I am experiencing terrible sadness, anxiety, and depression that is affecting an entire family, as an elected official in a small community, being cyber bullied. I am having a very hard time getting through the pain. Also, pray for the instigator to have a softened heart because so far there is no getting through to him.
I praise God for answering my prayers and for not letting me down. We are in need of extra finances this month and asking God to once again provide for us. I own my house and have not been unable to find financing to make the needed repairs. Asking God to open up His store house to help us find the needed loan or funding.

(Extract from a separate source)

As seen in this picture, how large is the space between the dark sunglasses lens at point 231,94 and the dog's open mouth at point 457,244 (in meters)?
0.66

I am running out of strength to fight what feels like a daily battle. My job is not going well but my job history has not been going well in the last 2 years. It’s been a long year of unfortunate events. My husband won’t work due to social and mental issues. I want to keep my commitment to God in my marriage. I feel like that no one will help me. I can’t afford insurance, and have no time to try to get him disability without losing my job. I’m out of money and out of time but I have stayed faithful to where I feel God has put me. I have to do bible study every morning to stop crying, I’m so tired of crying every day asking him to please hurry and help me. I feel like I’ve done what he commands, yet I’m falling deeper into despair. My car needs tires and it stresses me out so much that there is nothing I can do if something happens to them. I’m rambling but I feel I have no one to talk to and I needed to vent, I just need someone to be praying with me, I don’t want to give up.
Thank you prayer partners and prayer warriors for taking the time to pray. I lift up your prayers. Pray for my schooling, employment, and financial hardship right now. Pray that the process for my 2019 State Board exam will go smoothly. A very specific situation, I ask for prayers of an individual who has had some bad events in their life and job,please pray that God can restore the situation to His purposes.